Mini-interview with Jesse Lee Kercheval
HFR: Can you share a moment that has shaped you as a writer (or continues to)?
JLK: My very first writing teacher—and a wonderful one—was Janet Burroway, who many people know from her textbook Writing Fiction. We met again, after I had finished my first novel, The Museum of Happiness, which was a struggle after having written nothing but short stories in workshops at Florida State as an undergraduate and at Iowa during my MFA. Janet is a novelist and so I said to her, “I wanted to tell you, I learned how to write a novel!” And she laughed sympathetically and said, “Oh, you only learned how to write the one you just finished.”
And I think about that often. Not just because it is true, each book is a new and different struggle. But because that is the fun of it. The challenge of it. And my latest book, the graphic memoir, French Girl, was one of the biggest challenges it was the first book I had to both write and draw.
HFR: What are you reading?
JLK: I just finished two great books, Artificial: A Love Story by Amy Kurzweil and Victory Parade by Leela Corman. Both graphic novels but so different—in story, style—they really show the amazing range of work being published right now.
HFR: Can you tell us what prompted “Fire”?

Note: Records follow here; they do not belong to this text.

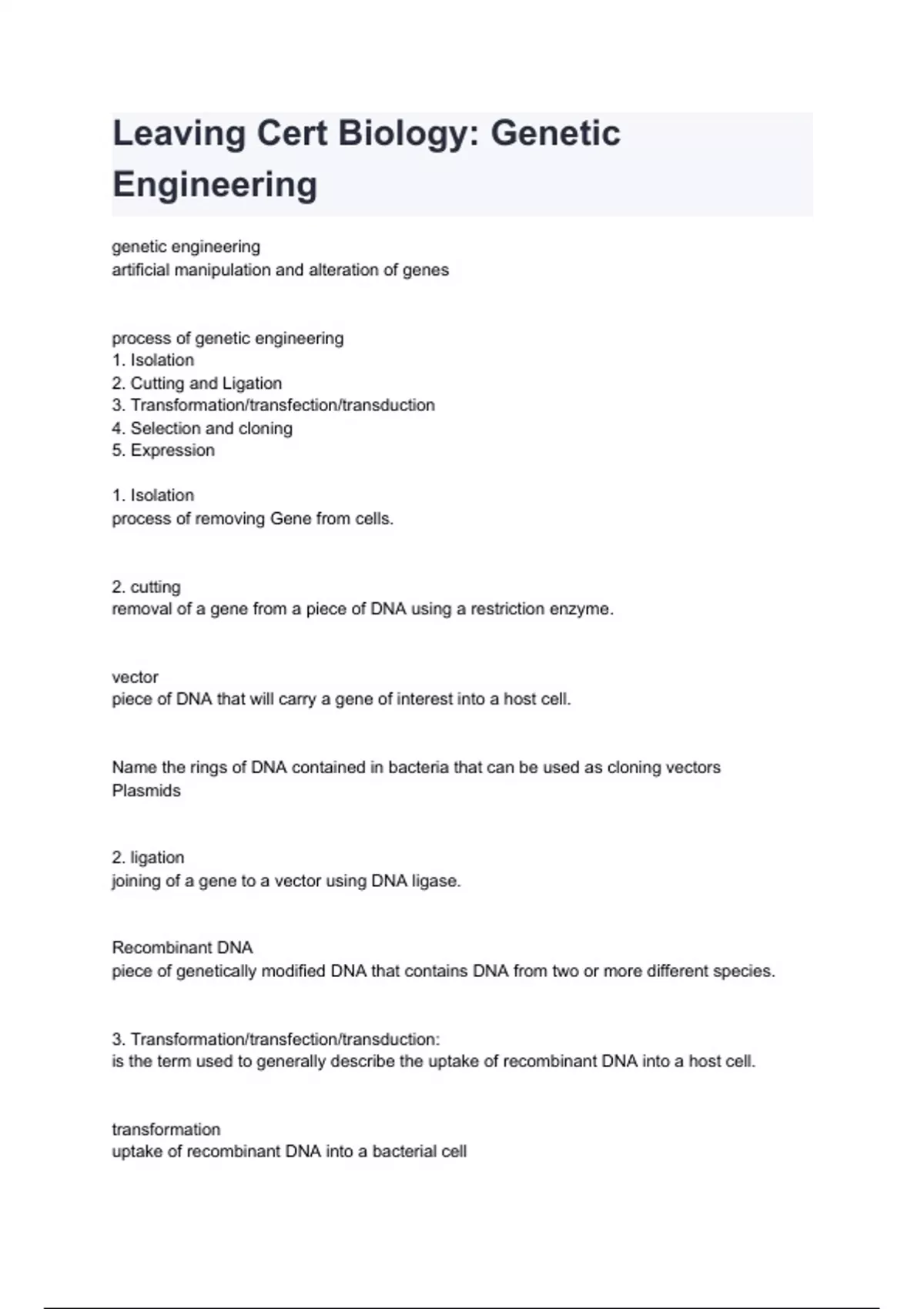 Leaving Cert Biology: Genetic Engineering

genetic engineering
artificial manipulation and alteration of genes

process of genetic engineering
1. Isolation
2. Cutting and Ligation
3. Transformation/transfection/transduction
4. Selection and cloning
5. Expression

1. Isolation
process of removing Gene from cells.

2. cutting
removal of a gene from a piece of DNA using a restriction enzyme.

vector
piece of DNA that will carry a gene of interest into a host cell.

Name the rings of DNA contained in bacteria that can be used as cloning vectors
Plasmids

2. ligation
joining of a gene to a vector using DNA ligase.

Recombinant DNA
piece of genetically modified DNA that contains DNA from two or more different species.

3. Transformation/transfection/transduction:
is the term used to generally describe the uptake of recombinant DNA into a host cell.

transformation
uptake of recombinant DNA into a bacterial cell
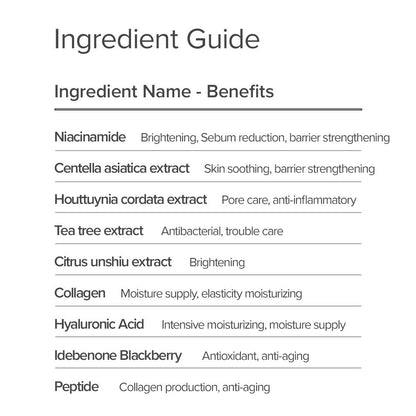 Ingredient Guide

Ingredient Name - Benefits

Niacinamide Brightening, Sebum reduction, barrier strengthening

Centella asiatica extract Skin soothing, barrier strengthening

Houttuynia cordata extract Pore care, anti-inflammatory

Tea tree extract Antibacterial, trouble care

Citrus unshiu extract Brightening

Collagen Moisture supply, elasticity moisturizing

Hyaluronic Acid Intensive moisturizing, moisture supply

Idebenone Blackberry Antioxidant, anti-aging

Peptide Collagen production, anti-aging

JLK: Anger, clearly. In Latin America, where I spend a lot of time (wearing my translator hat) there have been huge marches protesting violence against women, against feminicide. In the U.S., where the problem is just as profound, mostly an eerie quiet.
HFR: What’s next? What are you working on?
JLK: I am madly drawing a second graphic memoir which has the working title, Mythic, which is really more like a collection graphic personal essays, with myths interwoven with my life.
HFR: Take the floor. Be political. Be fanatical. Be anything. What do you want to share?
JLK: I think I probably was above, talking about what prompted “Fire.” But I will say it again. I did not think I would have fewer rights as a woman now than thirty years ago, that my daughter might have fewer still. My mother was born before women had the right to vote. I think it is good to think about how fragile all our rights are.
Jesse Lee Kercheval is a poet, writer, translator, and visual artist. Her most recent the poetry collections are I Want to Tell You (University of Pittsburgh Press, 2023) and Un pez dorado no te sirve para nada (Editorial Yaugurú, Uruguay, 2023) She is also the author of the graphic memoir, French Girl (Fieldmouse Press, 2024) named by the Washington Post as one of the Best Graphic Novels of 2024.